June’s next agenda item was a carriage ride in Central Park. Noah asked if he could go back to the hotel instead and we let him, because he seemed to need some alone time. Beth gave him directions on how to get to the Broadway theater where we were going to see a show and we decided to trust he’d find his way there.

When you approach Central Park on foot you are accosted by dozens of people with laminated cards explaining why their carriage ride is the best, but we found a driver who wasn’t too aggressive with the upsell and settled in for a pleasant ride through the park. Beth and June got a soft pretzel and Belgian waffles in the park but I was too full from breakfast, so I skipped lunch. We walked to the theater, where we arrived just in time for the show. Noah was waiting for us, having managed to get himself lunch and find the theater. Beth commented on Facebook, “This raising the kids to be independent adults thing is moving along quite nicely.”

The play was fun. I’d expected June to choose Cats, as it’s the only show currently on Broadway her musical drama camp has tackled and I thought she might like to see a professional sing her solo from “Memory,” but she went with Charlie and the Chocolate Factory instead. I guess that’s not surprising as both kids were quite fond of the book when they were younger.

I liked the set for the first act, which mainly takes place in the Buckets’ tumble-down house, with the bed the four grandparents share elevated high above the rest of the house and tilted slightly forward, which gives you a good view of the actors and makes it seem like it might collapse at any moment. The second act sets, in the factory, were kind of minimalist for what’s supposed to be a place of exuberant wonders. The best one was the meadow made of candy where Augustus Gloop falls into the lake, but it takes up a surprisingly small portion of the stage.

And speaking of Augustus, I thought the German stereotypes in his portrayal went overboard and this ethnic and racial stereotyping was evident in most of the kid characters (who, except Charlie were all played by adults). There were some clever updates, with Mike Teavee being a hacker obsessed with all screens and not just television, and Violet Beauregard being a social media celebrity.

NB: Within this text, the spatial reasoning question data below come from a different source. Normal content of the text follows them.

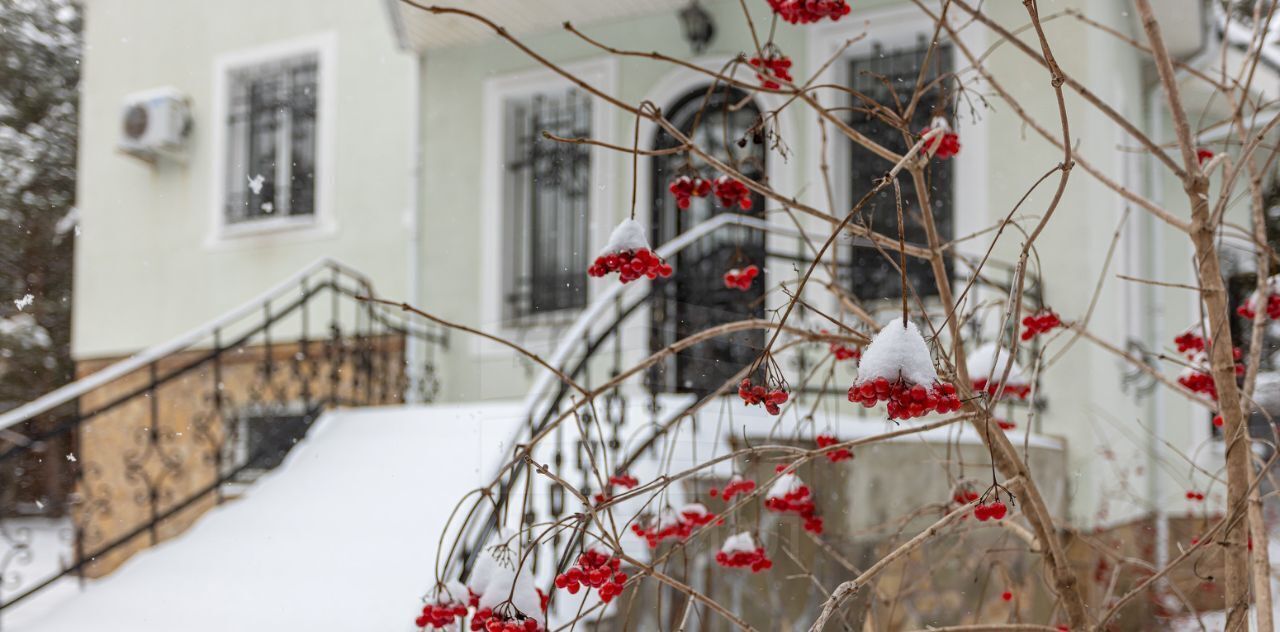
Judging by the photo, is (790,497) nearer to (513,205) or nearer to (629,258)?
(629,258)

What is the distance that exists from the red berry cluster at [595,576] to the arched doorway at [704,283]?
1.74 meters

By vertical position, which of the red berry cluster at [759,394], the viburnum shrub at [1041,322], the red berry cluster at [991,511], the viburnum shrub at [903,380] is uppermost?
the viburnum shrub at [1041,322]

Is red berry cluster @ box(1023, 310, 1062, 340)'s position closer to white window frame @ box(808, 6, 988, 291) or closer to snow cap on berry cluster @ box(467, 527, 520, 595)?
snow cap on berry cluster @ box(467, 527, 520, 595)

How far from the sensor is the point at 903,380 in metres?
1.03

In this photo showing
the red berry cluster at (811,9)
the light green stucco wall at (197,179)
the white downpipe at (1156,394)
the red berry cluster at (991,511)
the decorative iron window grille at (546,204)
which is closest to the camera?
the red berry cluster at (991,511)

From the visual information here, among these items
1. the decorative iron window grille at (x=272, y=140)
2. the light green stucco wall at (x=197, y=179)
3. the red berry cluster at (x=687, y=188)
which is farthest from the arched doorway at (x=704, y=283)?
the decorative iron window grille at (x=272, y=140)

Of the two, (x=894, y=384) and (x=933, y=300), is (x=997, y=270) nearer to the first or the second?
(x=933, y=300)

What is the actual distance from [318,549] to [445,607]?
2021 mm

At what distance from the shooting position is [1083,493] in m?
3.70

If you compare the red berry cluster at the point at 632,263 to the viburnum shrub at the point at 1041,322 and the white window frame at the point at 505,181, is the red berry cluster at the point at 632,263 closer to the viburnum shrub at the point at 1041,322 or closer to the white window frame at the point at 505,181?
the viburnum shrub at the point at 1041,322

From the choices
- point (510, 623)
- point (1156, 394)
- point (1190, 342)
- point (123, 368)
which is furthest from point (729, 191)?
point (1156, 394)

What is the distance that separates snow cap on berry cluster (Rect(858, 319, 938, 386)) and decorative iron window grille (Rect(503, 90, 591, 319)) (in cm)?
349

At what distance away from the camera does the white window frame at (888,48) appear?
138 inches

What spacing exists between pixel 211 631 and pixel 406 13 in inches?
116
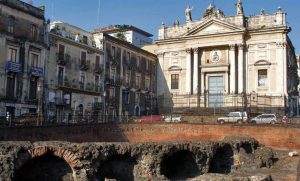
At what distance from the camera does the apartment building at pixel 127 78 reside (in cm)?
4753

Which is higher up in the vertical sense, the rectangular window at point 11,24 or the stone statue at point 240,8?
the stone statue at point 240,8

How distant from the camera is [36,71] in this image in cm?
3809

The Oompa Loompas were imaginatively portrayed by kneeling actors with puppet bodies hanging from their heads. Their colonialist back story is still in there, but you have to lay the blame for that on Road Dahl. I also liked the spooky squirrels in the nut room. They’re huge and have red eyes. It’s a ballet scene so Beth thought they were supposed to evoke the Rat King from the Nutcracker. As for the acting, the boy who played Charlie was good—and I liked the way the script made him a more well-rounded character than in the book. (It’s always bothered me that Charlie inherits the factory merely for not misbehaving, but this production gives him more motivation.) Ms. Teavee was also more well developed than in the book and I liked her character. The actor who played Willy Wonka was fine, but he wasn’t Gene Wilder. That’s all I have to say about that.

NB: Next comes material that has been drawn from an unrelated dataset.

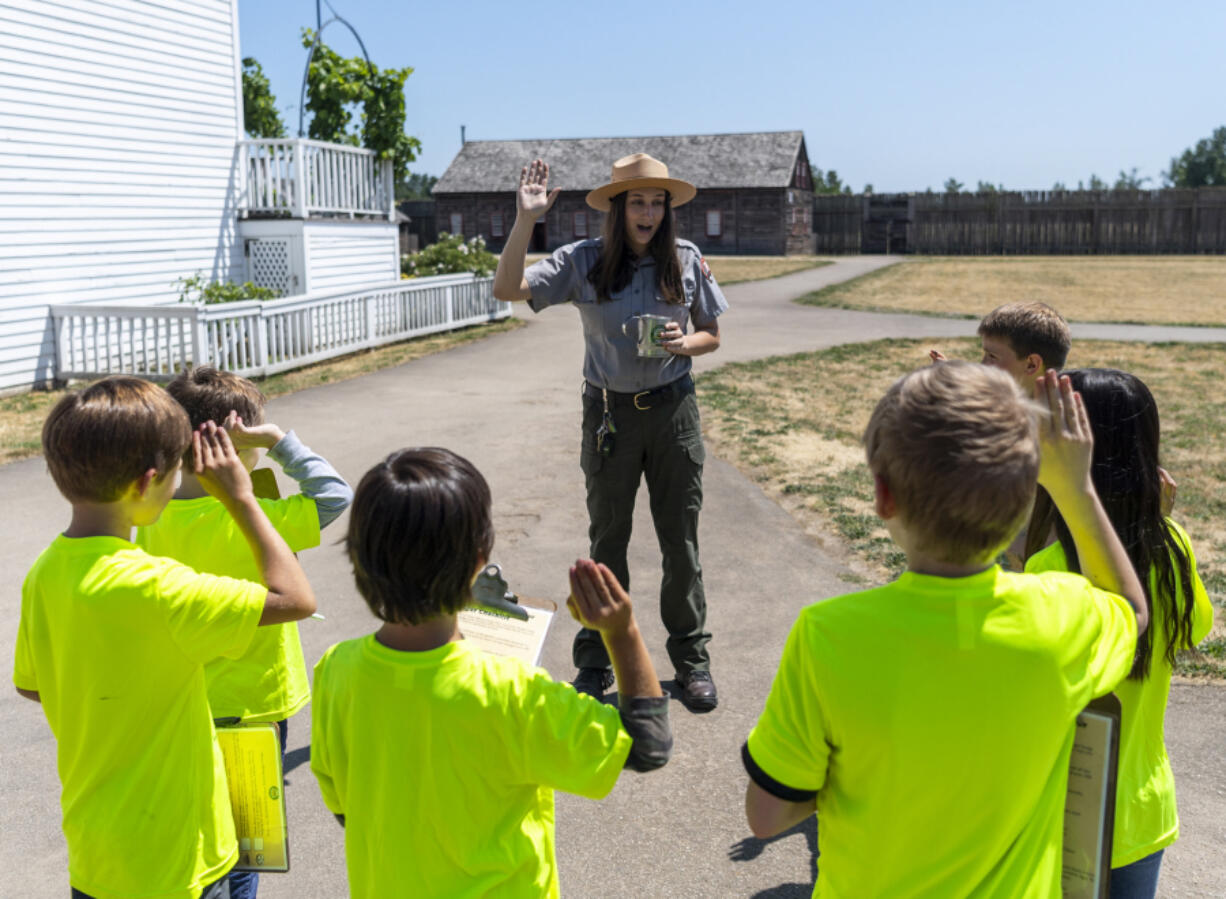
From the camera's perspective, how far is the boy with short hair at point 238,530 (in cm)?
263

Overall, we enjoyed the show and we also got some overpriced candy during intermission because how could you not?

We had a little time to kill before the train, so we window shopped a bit. June had already gotten a smiley face fidget spinner as her one promised souvenir but she wanted to buy another one with her own money. She tried on a baseball hat that said New York in rhinestones and looked at a lot of New York magnets, but she went with a pocket watch she found in a warren of booths near the theater. Once she’d made her purchase, we walked to Penn Station, bought some food to eat on the train and said goodbye to New York until our next visit.